7:51 PM
Dear body,
Thank you for contracting a disease right before prom and during APs. This is awesome.
Love,
Sarcasm
Thank you for contracting a disease right before prom and during APs. This is awesome.
Love,
Sarcasm
Sometimes I just want to shake you for so blatantly missing what should be obvious. I mean, come on. Use your brain.
Sincerely,
Izzy
It seems I have moved past the depressed stage and have moved on to the bitch stage. I sincerely apologize if I do/say anything to offend you in the near future. But frankly, right now, everything pisses me off. I will be angry. I will be bitchy. I will not be happy. There isn’t much you can do. Sorry.
Love Hate,
Izzy
P.S. If you are happily in a relationship and I witness you and your significant other interact in any way that suggests happiness, I will hate you with a special kind of loathing. I probably won’t say anything, and please don’t take it personally. When I get out of this I’ll probably think you’re cute together again. But for now, I will hate you from the bottom of my heart. Thanks for understanding.
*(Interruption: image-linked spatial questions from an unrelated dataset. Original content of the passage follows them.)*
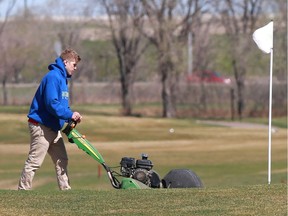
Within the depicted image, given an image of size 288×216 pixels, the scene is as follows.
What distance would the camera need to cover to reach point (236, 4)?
211ft

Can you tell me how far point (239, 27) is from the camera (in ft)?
213

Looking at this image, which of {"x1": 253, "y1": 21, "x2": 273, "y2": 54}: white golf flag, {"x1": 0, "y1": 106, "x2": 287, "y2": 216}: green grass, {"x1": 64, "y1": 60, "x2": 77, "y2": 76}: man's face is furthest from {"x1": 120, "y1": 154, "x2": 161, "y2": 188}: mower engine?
{"x1": 253, "y1": 21, "x2": 273, "y2": 54}: white golf flag

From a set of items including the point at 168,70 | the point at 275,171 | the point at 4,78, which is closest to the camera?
the point at 275,171

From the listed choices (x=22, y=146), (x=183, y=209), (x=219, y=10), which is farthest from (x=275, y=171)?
(x=219, y=10)

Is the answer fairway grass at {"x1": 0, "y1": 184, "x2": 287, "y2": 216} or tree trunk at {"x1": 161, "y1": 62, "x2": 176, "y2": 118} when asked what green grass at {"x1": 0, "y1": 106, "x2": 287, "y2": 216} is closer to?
fairway grass at {"x1": 0, "y1": 184, "x2": 287, "y2": 216}

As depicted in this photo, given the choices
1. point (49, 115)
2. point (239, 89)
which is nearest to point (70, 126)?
point (49, 115)

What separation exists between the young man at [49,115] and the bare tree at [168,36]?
46.2m

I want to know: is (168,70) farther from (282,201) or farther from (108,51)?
(282,201)

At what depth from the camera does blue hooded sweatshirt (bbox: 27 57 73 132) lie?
12000 mm

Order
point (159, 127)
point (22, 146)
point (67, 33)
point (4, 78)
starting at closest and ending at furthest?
point (22, 146)
point (159, 127)
point (4, 78)
point (67, 33)

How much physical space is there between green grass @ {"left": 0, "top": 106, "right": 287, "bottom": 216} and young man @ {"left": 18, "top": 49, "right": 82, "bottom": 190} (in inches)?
12.9

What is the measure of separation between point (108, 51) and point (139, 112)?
494 inches

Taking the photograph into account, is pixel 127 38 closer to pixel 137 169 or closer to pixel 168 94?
pixel 168 94

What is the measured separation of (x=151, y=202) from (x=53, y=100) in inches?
88.3
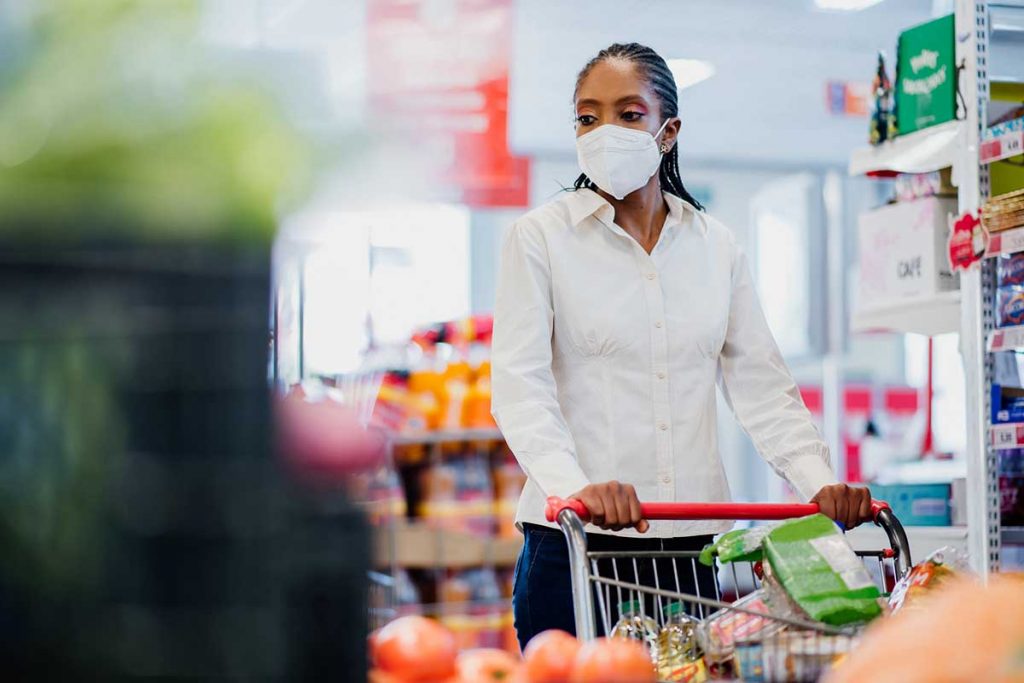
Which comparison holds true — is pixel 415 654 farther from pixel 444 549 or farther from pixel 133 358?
pixel 444 549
We have to talk about this whole “homework” thing.
Love (JK),
Izzy
Sorry about my angsty-ness lately. I’m sure it’s really annoying to see it on your dash. I’m just going through a rough time right now, and posting about it helps. I don’t really plan on stopping, because like I said before, I kind of want this blog to help me be completely open with how I’m feeling with other people. And like I said before, thanks to all the people that have been comforting me. It means a lot. So…yeah. That’s all I wanted to say.
Love,
Izzy
I will be wearing makeup. I will be dressed like I have somewhere to go. I am not trying to belittle you and your sweatpants, because, frankly, I wish I would wear that too. But I’ll probably wake up earlier than usual, so I’ll have time to dress myself. Hopefully, that will distract me a little. The makeup will be because I don’t want any of you to see the red around my eyes and realize how vulnerable I am. I’m going to be strong tomorrow; at least, in other peoples’ eyes. Including his. Just like I was today.
I’ll keep my weaknesses here. It’ll be kind of like having a best friend, I guess.
Don’t you know it’s not a school day?
It would be nice if you let me finish telling a story or speaking or my sentence before you turn your attention to something else or just kind of start talking yourself.
(I know my stories probably aren’t interesting, and I’m bad at telling them, but let’s just pretend you appreciate my weird/awkwardness, mmkay?)
I have reached my ask limit. But I just want you to know that I love you and you are amazing. Also, if I could give you a baby unicorn I would. But I’m fresh out, sorry.